● **Brief A**:
Answer these questions from the page on stateless agents:
(i) What does the page say happens to an agent's state when the agent crashes?
(ii) In the Space-OS implementation, what holds decisions, tasks, insights and replies?
(iii) What three statuses can a task have?
● **Brief B**: How would you put this sentence from the page on stateless agents into Spanish: "Agents query on spawn, write on action, die on completion."
● **Brief C**: Could you carry on the page on stateless agents from the point where it stops?

● **Text passage**:
Stateless Agents, Stateful Swarm
Audience: Multi-agent system architects
Goal: Enable agent continuity without persistent agent state
Prerequisite: Multi-agent execution + shared database/ledger
Problem
Standard multi-agent patterns maintain per-agent state:
- Agent memory (RAG, vector stores)
- Agent context (conversation history)
- Agent identity (persona continuity)
This creates fragility:
- State drift: Agent's internal state diverges from ground truth
- Agent death: When agent crashes, its state dies with it
- Context debt: Long conversations hit token limits, summaries lose nuance
- Handoff friction: Agent B can't pick up where Agent A left off
Pattern
Invert the model: Agents are stateless. Swarm is stateful.
- Agents spawn cold with no prior memory
- Work items, decisions, insights, replies persist in shared substrate
- Any agent can pick up any work (constitutional compatibility permitting)
- Continuity lives in primitives, not agents
Space-OS implementation: SQLite ledger holds decisions/tasks/insights/replies. Agents query on spawn, write on action, die on completion. Zero persistent agent state.
Implementation
1. Define Continuity Primitives
What must survive agent death?
Minimal viable set:
- Decisions: Immutable commitments with rationale
- Tasks: Work items with status (pending/active/done)
- Insights: Compressed observations/patterns
- Replies: Threaded responses (coordination)
Key property: Each primitive has identity (UUID), provenance (who created it), timestamp (when), and relationships (references to other primitives).
2. Agents Query, Don't Remember
On spawn, agent loads relevant context via queries:
# Space-OS example
def spawn_context(agent_id, task_id):
return {
"task": db.fetch_task(task_id),
"recent_decisions": db.query("SELECT * FROM decisions ORDER BY created DESC LIMIT 20"),
"inbox": db.query("SELECT * FROM replies WHERE unresolved=1 AND mentions=?", agent_id),
"active_spawns": db.query("SELECT * FROM spawns WHERE status='active'")

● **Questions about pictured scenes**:
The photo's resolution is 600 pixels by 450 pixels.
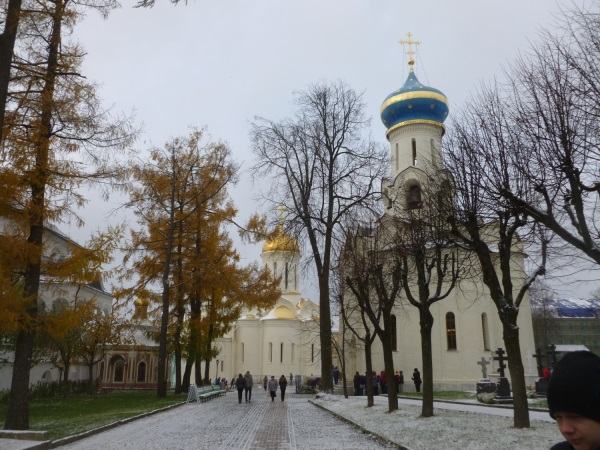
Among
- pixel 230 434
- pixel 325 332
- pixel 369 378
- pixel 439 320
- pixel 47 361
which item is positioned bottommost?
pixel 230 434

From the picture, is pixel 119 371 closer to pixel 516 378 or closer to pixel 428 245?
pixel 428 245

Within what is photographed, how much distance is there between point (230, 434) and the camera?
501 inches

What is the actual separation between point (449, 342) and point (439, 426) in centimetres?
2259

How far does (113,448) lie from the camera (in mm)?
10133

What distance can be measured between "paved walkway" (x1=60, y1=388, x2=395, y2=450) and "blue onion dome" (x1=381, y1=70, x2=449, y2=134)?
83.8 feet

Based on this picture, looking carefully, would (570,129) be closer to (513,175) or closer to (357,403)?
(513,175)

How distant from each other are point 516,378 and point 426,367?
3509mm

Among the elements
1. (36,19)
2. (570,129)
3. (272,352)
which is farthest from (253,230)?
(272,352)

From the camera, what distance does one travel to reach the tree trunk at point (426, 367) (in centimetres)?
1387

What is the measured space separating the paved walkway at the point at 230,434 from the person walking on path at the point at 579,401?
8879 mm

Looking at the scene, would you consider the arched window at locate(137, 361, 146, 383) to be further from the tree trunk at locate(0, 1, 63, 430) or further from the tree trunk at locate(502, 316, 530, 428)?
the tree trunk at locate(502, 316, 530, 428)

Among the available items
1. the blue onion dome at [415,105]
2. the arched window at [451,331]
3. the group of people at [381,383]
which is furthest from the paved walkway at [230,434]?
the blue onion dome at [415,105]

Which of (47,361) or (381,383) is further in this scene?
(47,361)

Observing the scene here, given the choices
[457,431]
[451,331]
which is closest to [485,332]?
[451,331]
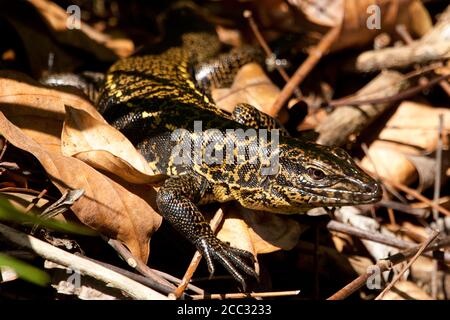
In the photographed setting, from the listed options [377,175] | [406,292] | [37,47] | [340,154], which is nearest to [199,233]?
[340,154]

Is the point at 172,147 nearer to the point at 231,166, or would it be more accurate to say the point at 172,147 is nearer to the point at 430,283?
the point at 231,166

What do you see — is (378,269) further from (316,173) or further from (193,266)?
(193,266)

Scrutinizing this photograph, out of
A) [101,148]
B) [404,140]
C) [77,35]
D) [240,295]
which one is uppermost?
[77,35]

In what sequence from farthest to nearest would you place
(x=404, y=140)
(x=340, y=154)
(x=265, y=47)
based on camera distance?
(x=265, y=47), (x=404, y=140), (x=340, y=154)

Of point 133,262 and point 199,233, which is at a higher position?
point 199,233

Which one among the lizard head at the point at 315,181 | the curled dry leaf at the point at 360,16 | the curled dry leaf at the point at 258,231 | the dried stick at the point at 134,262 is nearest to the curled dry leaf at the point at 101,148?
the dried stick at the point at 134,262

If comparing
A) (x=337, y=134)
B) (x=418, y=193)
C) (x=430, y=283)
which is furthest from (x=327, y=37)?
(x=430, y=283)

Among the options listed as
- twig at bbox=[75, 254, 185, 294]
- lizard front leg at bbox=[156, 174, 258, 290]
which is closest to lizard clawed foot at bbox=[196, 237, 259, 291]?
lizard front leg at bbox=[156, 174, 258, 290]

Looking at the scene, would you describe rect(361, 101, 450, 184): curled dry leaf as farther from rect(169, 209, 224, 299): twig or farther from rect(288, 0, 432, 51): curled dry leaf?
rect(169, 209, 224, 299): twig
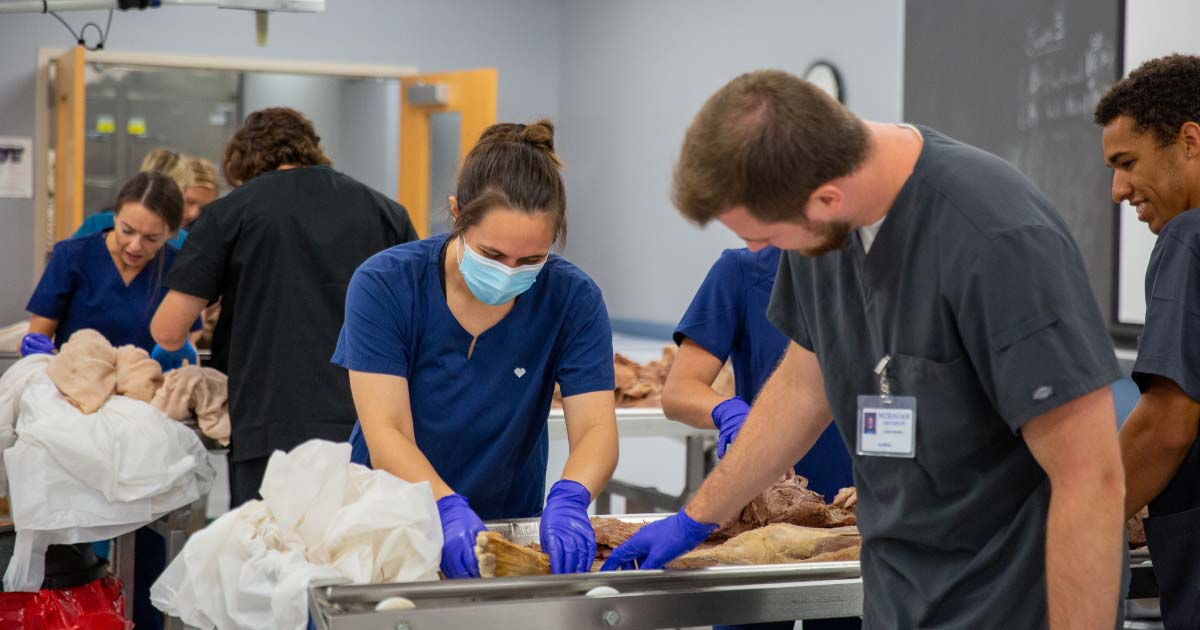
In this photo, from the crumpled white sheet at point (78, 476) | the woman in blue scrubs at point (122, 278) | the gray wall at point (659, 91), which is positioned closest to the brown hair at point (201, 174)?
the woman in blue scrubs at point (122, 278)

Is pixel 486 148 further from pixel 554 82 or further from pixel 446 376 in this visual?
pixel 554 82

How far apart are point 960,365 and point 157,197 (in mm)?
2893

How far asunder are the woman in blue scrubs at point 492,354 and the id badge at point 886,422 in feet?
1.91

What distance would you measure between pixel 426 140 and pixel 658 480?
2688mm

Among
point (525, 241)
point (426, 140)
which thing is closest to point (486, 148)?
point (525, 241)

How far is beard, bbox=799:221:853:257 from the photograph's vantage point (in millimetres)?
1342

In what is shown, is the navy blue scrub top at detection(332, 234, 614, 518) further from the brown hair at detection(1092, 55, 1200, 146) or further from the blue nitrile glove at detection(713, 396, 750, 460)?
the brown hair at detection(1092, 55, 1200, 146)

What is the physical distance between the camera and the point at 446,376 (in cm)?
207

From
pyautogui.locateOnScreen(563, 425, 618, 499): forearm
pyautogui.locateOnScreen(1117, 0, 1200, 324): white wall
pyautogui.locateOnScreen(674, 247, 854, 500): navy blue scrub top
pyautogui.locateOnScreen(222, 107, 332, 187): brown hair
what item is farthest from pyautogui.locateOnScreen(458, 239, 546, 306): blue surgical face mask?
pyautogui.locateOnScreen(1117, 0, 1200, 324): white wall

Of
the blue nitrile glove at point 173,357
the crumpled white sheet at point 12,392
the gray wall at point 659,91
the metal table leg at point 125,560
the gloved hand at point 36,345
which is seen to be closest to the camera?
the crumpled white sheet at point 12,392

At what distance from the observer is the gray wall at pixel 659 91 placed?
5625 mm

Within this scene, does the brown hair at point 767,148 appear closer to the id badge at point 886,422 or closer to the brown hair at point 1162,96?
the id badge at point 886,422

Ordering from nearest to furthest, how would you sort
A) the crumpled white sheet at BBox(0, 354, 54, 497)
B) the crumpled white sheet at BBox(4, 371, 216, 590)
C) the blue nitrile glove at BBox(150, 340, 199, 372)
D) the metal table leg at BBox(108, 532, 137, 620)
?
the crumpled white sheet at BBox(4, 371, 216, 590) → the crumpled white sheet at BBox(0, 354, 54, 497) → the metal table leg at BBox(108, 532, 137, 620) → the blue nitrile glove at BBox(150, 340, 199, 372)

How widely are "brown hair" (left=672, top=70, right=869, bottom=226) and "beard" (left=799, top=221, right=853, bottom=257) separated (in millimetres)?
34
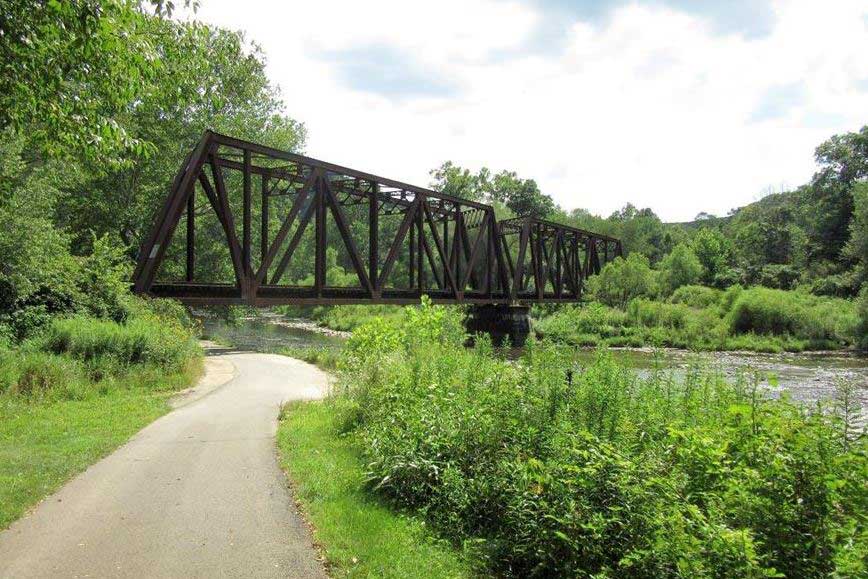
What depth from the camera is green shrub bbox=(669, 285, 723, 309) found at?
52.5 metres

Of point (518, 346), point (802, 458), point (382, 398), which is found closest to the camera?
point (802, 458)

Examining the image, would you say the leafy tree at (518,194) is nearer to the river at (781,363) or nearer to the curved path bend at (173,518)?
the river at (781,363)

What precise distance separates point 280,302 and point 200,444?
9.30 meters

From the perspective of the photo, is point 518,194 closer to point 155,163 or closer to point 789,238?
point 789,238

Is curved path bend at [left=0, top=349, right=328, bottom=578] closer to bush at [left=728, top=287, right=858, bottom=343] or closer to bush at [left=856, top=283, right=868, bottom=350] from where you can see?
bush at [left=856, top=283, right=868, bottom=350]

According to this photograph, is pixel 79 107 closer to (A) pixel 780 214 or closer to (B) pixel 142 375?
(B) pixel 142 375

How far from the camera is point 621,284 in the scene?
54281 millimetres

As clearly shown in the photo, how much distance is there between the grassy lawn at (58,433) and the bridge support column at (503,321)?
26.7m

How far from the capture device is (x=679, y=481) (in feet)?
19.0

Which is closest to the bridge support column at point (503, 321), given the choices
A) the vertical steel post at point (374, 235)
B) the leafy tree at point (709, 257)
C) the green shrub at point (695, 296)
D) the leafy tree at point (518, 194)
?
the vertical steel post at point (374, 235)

● **Expected output A**:
(i) Its state dies with it.
(ii) A SQLite ledger.
(iii) Pending, active and done.

● **Expected output B**: Los agentes consultan al generarse, escriben al actuar y mueren al completarse.

● **Expected output C**:
}
Agent receives snapshot of ledger state. Doesn't carry state forward from prior spawns.
3. Agents Write, Then Die
Work lifecycle:
- Spawn cold
- Load context (query primitives)
- Execute work
- Write results (create/update primitives)
- Exit (die, zero state preserved)
Critical: Write changes to shared substrate BEFORE exit. If agent dies mid-execution, partial work may be lost—but ledger remains consistent.
4. Provenance Tracking
Every primitive write includes:
creator: Agent identity (or human if manual)spawn_id: Which execution created this (NULL if human)created_at: Timestamp
Implementation:
CREATE TABLE decisions (
id TEXT PRIMARY KEY,
title TEXT NOT NULL,
why TEXT NOT NULL,
creator TEXT NOT NULL,
spawn_id TEXT, -- NULL if human wrote it
created_at TIMESTAMP DEFAULT CURRENT_TIMESTAMP
);
This enables:
- Audit trail (who made which decisions)
- Agent performance (spawn_id links to agent constitution)
- Time-based decay (older insights weigh less in search)
5. Handoff Protocol
Agent A starts task, dies mid-work. Agent B picks it up:
Anti-pattern (stateful agents):
Agent A: loads task, holds state in memory, crashes
Agent B: no access to A's partial state, starts from scratch
Correct pattern (stateless agents):
Agent A: loads task, writes partial insight to ledger, crashes
Agent B: loads task, queries ledger, sees A's partial insight, continues
Space-OS implementation: Tasks have assigned_to field. If agent dies, task status returns to PENDING. Next spawn queries pending tasks, sees partial work via insights/replies, continues.
Minimal Viable Implementation
Core requirement: Shared database accessible to all agents.
Schema:
CREATE TABLE tasks (
id TEXT PRIMARY KEY,
title TEXT NOT NULL,
status TEXT DEFAULT 'pending', -- pending/active/done
assigned_to TEXT,
created_at TIMESTAMP DEFAULT CURRENT_TIMESTAMP
);
CREATE TABLE insights (
id TEXT PRIMARY KEY,
body TEXT NOT NULL,
creator TEXT NOT NULL,
spawn_id TEXT,
created_at TIMESTAMP DEFAULT CURRENT_TIMESTAMP
);
Agent spawn logic:
def agent_spawn(agent_id):
# 1. Load context
task = db.query("SELECT * FROM tasks WHERE assigned_to=? AND status='active'", agent_id).first()
recent_insights = db.query("SELECT * FROM insights ORDER BY created_at DESC LIMIT 20").all()
# 2. Execute work
result = agent.work(task, recent_insights)
# 3. Write to ledger
db.execute("INSERT INTO insights (id, body, creator, spawn_id) VALUES (?, ?, ?, ?)",
uuid(), result.insight, agent_id, spawn_id)
# 4. Die (no state persisted)
return None
No agent memory. No conversation history. Only ledger queries.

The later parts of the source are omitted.